- **Alıştırmalar**
**1)** "Hayır Diyebilmek" yazısına göre yazar neden hiçbir zaman hayır demeyi öğrenememiştir? Yazının gösterdiği sebepleri bir ila üç cümleyle açıklayın.
**2)** "Hayır Diyebilmek" yazısında "HAYIR DİYEBİLMEK" sözlerini içeren yerden başlayıp "mükemmel bir şey." sözleriyle biten bölümü olduğu gibi yeniden yazın.

13 Ocak 2011 Perşembe

HAYIR DİYEBİLMEK

Nedir bu? Ne hayallerle geliyorsun ne planlar yapıyorsun hepsi suya düşüyor, bu olmamalı, bir yerlerde eksik olmalı. Bir yerlerde hata yapmış olmalısın ki her şey bu denli karışsın her şey bu denli bulanmış olsun. Ama bu hata nerede, nerede başlıyor. Hep birileri için kendinden taviz verirsen, yapmak istediklerini de yapamıyorsun demek ki. Ve tavizler tavizleri doğuruyor. Bütün planların, birikimlerin bir anda suya düşüveriyor işte. Şimdiye kadar yok o üzülecek yok bu kırılacak yok şu yanlış anlayacak demekten hayır demeyi hiçbir zaman öğrenemedim. Bu kelime ne kadar da önemliymiş oysa hayatımda. Bir şeyler yapabilmek adına bu kelimeyi kullanmak lazımmış. Ama ben bunu bu yaşıma kadar kullanamadım hiç. Acaba neden? Küçükken annem mi öğretmedi. Evet annem öğretmedi. İlk önce evet demeyi öğrendik, sanki mükemmel bir şey.

- **Verilen Satırlar**
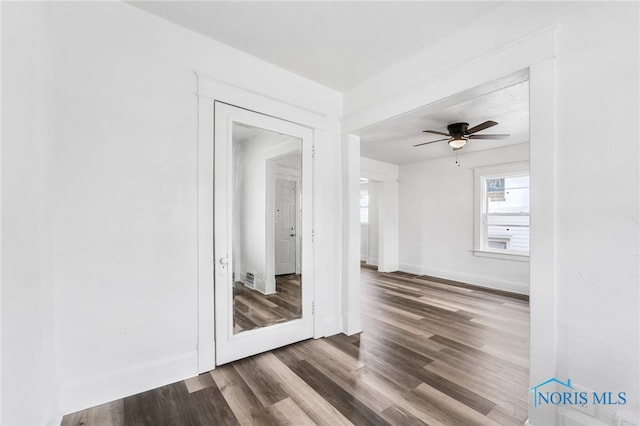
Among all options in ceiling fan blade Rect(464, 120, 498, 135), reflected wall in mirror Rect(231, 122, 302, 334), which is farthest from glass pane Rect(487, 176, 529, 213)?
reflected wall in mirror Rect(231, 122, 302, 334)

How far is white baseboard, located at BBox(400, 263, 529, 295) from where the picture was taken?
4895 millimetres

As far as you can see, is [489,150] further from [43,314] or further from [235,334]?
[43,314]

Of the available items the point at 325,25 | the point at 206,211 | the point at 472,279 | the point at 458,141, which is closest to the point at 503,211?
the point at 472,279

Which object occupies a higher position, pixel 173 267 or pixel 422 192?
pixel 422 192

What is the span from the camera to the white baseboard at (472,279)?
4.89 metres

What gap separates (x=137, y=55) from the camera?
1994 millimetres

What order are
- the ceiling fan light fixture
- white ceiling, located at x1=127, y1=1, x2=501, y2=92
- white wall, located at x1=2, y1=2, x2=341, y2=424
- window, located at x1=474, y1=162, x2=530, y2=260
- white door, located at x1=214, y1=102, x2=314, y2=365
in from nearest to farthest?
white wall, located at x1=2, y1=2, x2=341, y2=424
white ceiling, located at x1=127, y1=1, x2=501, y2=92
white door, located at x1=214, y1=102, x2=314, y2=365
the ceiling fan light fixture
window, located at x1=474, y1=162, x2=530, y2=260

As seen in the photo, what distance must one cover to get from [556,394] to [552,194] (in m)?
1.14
* * *
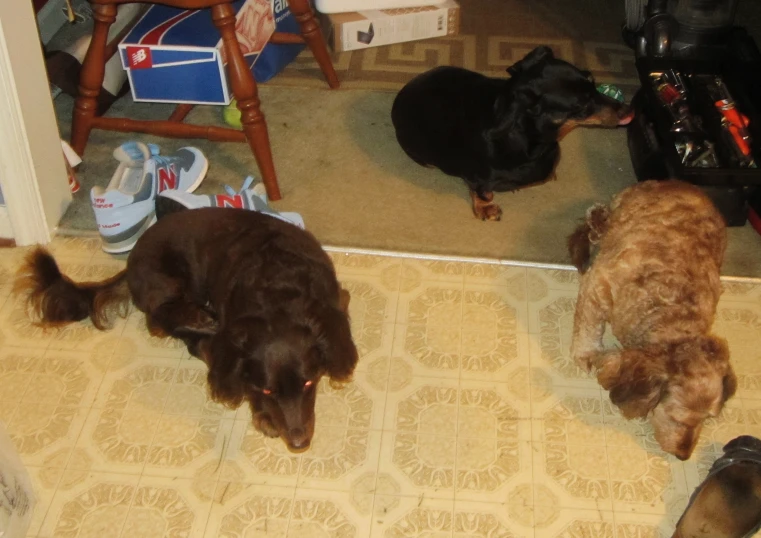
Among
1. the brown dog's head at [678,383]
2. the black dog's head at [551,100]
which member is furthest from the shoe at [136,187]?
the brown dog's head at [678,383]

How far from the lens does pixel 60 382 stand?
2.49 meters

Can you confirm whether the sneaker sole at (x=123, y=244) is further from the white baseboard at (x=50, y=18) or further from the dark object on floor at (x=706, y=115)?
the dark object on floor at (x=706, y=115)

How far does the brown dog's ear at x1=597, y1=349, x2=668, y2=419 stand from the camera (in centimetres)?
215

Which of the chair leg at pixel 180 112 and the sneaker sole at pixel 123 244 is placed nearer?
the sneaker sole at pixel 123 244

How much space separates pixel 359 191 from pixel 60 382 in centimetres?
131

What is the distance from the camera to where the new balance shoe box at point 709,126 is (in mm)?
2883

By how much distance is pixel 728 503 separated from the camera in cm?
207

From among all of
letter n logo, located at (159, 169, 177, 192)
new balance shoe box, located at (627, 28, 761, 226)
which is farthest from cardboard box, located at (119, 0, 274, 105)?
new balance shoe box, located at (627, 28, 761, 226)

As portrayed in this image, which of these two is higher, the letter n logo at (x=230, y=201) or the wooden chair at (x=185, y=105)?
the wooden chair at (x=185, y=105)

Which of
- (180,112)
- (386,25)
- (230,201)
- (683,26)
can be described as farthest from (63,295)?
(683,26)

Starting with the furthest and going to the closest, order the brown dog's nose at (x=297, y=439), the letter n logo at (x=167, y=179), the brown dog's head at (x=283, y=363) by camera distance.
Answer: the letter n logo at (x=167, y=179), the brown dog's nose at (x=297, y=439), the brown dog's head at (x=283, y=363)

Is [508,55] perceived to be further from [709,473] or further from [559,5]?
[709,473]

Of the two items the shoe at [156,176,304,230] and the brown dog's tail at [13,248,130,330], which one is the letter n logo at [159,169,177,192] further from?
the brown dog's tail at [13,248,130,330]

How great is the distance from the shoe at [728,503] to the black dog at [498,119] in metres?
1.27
--
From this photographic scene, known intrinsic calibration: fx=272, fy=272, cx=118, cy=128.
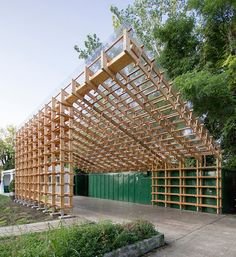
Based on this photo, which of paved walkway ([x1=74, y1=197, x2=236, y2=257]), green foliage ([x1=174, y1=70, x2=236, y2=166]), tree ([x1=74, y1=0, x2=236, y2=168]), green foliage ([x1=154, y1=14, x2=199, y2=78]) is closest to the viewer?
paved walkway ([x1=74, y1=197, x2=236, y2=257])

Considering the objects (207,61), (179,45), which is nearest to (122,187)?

- **Cevap Anahtarı**
**1)** Yazar, birileri üzülecek, kırılacak ya da yanlış anlayacak diye hep kaygılandığı için hayır demeyi öğrenememiştir. Yazıya göre küçükken annesi de ona hayır demeyi öğretmemiştir. Onlara ilk önce evet demek öğretilmiştir.

**2)**
HAYIR DİYEBİLMEK

Nedir bu? Ne hayallerle geliyorsun ne planlar yapıyorsun hepsi suya düşüyor, bu olmamalı, bir yerlerde eksik olmalı. Bir yerlerde hata yapmış olmalısın ki her şey bu denli karışsın her şey bu denli bulanmış olsun. Ama bu hata nerede, nerede başlıyor. Hep birileri için kendinden taviz verirsen, yapmak istediklerini de yapamıyorsun demek ki. Ve tavizler tavizleri doğuruyor. Bütün planların, birikimlerin bir anda suya düşüveriyor işte. Şimdiye kadar yok o üzülecek yok bu kırılacak yok şu yanlış anlayacak demekten hayır demeyi hiçbir zaman öğrenemedim. Bu kelime ne kadar da önemliymiş oysa hayatımda. Bir şeyler yapabilmek adına bu kelimeyi kullanmak lazımmış. Ama ben bunu bu yaşıma kadar kullanamadım hiç. Acaba neden? Küçükken annem mi öğretmedi. Evet annem öğretmedi. İlk önce evet demeyi öğrendik, sanki mükemmel bir şey.